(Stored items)
::::::::::
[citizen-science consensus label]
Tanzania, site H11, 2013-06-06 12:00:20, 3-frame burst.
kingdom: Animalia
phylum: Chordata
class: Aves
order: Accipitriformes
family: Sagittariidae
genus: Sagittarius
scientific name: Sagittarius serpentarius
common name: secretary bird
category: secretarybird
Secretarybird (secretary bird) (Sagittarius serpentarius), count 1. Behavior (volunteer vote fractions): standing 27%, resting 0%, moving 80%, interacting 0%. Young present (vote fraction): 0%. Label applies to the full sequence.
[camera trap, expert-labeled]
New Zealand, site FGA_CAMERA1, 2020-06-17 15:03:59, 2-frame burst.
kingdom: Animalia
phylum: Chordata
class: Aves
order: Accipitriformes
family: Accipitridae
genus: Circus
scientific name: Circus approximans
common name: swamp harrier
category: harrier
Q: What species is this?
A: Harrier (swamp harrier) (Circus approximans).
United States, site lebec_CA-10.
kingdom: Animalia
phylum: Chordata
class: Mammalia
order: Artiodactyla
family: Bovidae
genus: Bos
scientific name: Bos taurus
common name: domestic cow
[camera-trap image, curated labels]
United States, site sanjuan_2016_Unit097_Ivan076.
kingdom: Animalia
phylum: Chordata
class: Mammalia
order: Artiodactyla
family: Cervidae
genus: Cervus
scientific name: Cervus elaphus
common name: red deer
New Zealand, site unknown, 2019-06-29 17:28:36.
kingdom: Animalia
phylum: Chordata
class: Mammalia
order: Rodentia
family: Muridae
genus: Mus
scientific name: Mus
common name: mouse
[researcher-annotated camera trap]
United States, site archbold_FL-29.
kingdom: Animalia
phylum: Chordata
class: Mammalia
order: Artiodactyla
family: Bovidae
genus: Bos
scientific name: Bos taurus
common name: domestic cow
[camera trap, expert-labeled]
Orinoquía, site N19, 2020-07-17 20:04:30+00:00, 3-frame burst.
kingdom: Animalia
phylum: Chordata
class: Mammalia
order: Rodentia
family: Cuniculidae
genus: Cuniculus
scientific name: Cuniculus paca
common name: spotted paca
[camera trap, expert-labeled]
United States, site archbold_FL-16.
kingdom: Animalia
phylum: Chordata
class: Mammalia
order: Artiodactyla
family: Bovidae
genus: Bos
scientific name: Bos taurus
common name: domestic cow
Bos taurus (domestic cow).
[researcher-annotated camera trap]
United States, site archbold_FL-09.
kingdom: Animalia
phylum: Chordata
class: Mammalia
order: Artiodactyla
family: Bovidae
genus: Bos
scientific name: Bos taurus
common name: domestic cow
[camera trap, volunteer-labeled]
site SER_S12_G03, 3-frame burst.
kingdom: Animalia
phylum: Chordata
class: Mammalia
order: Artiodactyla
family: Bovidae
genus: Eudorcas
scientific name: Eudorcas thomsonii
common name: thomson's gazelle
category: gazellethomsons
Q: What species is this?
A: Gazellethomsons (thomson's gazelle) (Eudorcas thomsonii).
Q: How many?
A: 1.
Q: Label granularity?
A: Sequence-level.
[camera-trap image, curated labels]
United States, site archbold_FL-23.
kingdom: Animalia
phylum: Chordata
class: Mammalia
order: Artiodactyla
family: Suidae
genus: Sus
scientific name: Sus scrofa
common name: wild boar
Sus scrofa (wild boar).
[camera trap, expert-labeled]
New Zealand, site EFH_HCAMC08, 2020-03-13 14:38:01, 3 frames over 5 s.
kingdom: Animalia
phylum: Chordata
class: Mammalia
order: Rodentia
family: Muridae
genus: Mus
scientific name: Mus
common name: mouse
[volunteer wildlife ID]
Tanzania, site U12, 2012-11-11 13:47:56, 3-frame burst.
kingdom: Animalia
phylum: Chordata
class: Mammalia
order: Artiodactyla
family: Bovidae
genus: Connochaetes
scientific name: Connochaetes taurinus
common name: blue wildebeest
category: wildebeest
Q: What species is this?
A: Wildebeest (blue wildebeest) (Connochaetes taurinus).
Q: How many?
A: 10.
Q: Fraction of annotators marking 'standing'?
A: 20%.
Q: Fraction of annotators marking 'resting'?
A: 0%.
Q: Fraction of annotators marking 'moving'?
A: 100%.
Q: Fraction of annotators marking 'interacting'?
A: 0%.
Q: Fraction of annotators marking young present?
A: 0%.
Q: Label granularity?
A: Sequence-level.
::::::::::
> **What is needed**: If a line of the records above holds the word "United", show it.

> **Answer to this problem**:
United States, site lebec_CA-10.
United States, site sanjuan_2016_Unit097_Ivan076.
United States, site archbold_FL-29.
United States, site archbold_FL-16.
United States, site archbold_FL-09.
United States, site archbold_FL-23.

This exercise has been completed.